Recorded data:
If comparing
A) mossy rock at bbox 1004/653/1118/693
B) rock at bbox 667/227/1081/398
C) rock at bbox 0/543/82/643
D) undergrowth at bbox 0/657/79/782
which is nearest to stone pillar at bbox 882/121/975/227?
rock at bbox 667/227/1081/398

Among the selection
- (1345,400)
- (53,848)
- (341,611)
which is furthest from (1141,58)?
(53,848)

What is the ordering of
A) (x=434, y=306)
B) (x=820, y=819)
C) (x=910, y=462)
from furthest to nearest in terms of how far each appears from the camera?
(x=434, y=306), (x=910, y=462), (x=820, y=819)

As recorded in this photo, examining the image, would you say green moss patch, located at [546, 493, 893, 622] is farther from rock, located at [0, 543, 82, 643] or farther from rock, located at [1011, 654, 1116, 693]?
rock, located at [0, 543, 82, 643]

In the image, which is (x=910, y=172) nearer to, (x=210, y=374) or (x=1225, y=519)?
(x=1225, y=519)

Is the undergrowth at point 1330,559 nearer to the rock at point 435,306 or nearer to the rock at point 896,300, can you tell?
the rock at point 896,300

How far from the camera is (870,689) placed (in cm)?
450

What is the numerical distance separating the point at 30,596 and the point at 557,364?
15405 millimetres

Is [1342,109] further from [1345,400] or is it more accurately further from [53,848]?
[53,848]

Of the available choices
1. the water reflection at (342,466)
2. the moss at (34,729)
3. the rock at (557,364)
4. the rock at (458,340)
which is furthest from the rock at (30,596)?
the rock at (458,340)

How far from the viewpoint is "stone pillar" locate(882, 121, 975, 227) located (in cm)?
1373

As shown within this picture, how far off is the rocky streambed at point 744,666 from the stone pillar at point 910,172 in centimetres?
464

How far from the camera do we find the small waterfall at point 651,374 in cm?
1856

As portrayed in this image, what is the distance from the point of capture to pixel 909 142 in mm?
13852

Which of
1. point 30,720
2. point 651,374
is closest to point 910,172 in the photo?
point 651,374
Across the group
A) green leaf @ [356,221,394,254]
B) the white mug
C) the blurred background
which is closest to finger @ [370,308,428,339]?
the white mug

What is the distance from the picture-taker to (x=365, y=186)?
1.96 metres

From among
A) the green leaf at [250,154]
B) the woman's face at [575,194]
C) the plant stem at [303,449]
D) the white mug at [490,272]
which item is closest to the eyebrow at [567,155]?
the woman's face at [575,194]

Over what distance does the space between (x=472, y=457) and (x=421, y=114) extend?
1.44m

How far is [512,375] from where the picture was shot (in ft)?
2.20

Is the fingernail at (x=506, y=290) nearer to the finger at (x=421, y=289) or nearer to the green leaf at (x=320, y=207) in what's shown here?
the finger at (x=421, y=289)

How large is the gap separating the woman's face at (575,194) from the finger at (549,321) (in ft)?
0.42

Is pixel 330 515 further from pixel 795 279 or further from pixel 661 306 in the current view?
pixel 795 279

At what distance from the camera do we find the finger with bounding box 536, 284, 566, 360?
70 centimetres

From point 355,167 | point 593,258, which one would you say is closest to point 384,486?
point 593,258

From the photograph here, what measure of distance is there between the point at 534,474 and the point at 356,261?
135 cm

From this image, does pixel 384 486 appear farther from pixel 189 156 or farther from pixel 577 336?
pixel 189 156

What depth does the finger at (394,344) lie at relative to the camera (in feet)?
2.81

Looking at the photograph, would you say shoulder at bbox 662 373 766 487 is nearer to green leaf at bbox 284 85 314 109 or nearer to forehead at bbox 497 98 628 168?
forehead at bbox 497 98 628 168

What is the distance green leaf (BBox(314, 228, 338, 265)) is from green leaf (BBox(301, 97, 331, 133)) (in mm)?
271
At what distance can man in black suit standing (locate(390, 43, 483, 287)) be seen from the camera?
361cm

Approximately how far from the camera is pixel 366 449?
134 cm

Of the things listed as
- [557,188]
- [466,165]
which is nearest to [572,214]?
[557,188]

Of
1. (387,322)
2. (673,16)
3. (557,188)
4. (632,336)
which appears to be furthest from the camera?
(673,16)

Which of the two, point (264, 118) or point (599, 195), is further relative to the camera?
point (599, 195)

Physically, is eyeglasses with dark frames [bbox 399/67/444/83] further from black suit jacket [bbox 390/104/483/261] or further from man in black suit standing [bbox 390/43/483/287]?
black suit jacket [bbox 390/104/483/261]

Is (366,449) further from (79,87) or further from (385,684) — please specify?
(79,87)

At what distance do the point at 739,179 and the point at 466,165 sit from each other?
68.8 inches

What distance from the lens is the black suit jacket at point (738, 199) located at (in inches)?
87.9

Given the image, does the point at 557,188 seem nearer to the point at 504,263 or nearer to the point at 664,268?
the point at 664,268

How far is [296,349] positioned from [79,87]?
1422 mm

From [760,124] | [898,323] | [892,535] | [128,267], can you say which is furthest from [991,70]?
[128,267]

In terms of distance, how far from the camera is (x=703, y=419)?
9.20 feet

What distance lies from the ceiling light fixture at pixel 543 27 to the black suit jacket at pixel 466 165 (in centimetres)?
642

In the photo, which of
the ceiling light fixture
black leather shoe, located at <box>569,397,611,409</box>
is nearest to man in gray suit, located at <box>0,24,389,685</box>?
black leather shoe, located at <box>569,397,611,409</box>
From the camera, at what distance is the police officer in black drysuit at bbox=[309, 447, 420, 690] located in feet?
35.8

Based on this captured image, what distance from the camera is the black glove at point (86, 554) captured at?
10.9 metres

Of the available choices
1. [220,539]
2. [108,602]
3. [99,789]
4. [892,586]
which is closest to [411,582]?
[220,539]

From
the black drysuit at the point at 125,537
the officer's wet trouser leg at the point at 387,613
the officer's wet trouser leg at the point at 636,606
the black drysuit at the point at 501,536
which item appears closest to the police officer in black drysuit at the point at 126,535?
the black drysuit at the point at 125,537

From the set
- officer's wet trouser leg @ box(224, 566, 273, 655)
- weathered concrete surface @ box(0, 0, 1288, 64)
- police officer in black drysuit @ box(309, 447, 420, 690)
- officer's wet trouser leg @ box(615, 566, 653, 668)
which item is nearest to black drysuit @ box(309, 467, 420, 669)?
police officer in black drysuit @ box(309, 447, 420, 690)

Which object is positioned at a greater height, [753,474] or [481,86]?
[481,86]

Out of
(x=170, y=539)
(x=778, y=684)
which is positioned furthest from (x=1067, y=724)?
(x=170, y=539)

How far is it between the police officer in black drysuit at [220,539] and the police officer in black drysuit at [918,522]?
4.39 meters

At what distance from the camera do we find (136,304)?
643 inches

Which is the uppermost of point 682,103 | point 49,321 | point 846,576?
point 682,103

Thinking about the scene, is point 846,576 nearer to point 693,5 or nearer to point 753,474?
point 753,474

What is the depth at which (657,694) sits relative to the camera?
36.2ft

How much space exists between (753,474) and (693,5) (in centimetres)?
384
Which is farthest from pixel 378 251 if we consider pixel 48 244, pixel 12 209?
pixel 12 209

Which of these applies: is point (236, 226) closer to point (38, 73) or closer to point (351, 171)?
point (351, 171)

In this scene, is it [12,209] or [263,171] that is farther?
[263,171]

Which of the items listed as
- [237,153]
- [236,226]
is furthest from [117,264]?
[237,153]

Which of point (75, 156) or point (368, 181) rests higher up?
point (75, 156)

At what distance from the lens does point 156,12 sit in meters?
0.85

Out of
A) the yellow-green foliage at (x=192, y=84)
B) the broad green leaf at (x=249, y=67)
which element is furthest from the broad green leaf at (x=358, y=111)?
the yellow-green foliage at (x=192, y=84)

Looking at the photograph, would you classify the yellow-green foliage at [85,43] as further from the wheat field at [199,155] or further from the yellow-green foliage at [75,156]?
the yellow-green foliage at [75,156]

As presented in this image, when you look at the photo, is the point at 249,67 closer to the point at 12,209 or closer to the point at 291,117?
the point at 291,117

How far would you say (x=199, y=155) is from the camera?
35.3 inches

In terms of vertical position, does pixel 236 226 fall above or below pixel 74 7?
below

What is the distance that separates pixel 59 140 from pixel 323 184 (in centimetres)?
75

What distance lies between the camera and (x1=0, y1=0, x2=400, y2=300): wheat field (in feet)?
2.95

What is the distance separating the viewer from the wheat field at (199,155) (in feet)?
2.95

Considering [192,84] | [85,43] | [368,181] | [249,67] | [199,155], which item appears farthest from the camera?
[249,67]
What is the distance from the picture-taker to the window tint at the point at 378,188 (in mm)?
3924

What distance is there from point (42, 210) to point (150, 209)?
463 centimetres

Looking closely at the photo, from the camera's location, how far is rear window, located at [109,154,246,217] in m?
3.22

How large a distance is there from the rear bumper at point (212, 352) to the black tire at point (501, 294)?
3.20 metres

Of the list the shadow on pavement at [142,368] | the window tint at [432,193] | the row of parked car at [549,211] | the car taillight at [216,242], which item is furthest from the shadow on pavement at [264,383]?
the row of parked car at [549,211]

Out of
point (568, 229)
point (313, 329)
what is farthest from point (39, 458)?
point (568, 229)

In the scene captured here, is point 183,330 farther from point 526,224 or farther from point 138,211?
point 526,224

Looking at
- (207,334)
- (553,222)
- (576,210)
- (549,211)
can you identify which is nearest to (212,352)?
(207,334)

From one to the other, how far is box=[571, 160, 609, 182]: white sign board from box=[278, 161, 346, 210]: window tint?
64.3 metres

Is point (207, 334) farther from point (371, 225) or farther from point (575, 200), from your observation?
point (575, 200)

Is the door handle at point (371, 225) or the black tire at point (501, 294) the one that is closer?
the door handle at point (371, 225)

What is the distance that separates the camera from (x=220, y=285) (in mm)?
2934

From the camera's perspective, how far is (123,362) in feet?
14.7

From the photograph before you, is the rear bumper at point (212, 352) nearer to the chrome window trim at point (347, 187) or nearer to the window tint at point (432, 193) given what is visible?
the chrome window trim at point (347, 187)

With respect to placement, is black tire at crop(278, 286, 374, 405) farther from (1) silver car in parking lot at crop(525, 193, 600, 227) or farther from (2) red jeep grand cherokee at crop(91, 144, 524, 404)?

Task to carry out:
Copy the records above word for word, beginning at the line that contains "From one to" and stopping after the final line of the records.

Result below:
From one to the other, how far is box=[571, 160, 609, 182]: white sign board from box=[278, 161, 346, 210]: window tint?
64.3 metres

Is point (207, 334) farther from point (371, 225) or farther from point (575, 200), from your observation?
point (575, 200)

Is the door handle at point (371, 225) or the black tire at point (501, 294) the one that is closer?
the door handle at point (371, 225)

What is the distance that separates the camera from (x=220, y=285) (in mm)?
2934

From the camera's perspective, how far is (123,362) in feet?
14.7

From the photograph before you, is the rear bumper at point (212, 352) nearer to the chrome window trim at point (347, 187) or nearer to the window tint at point (432, 193) given what is visible?
the chrome window trim at point (347, 187)

With respect to placement, is black tire at crop(278, 286, 374, 405) farther from (1) silver car in parking lot at crop(525, 193, 600, 227) or farther from (2) red jeep grand cherokee at crop(91, 144, 524, 404)?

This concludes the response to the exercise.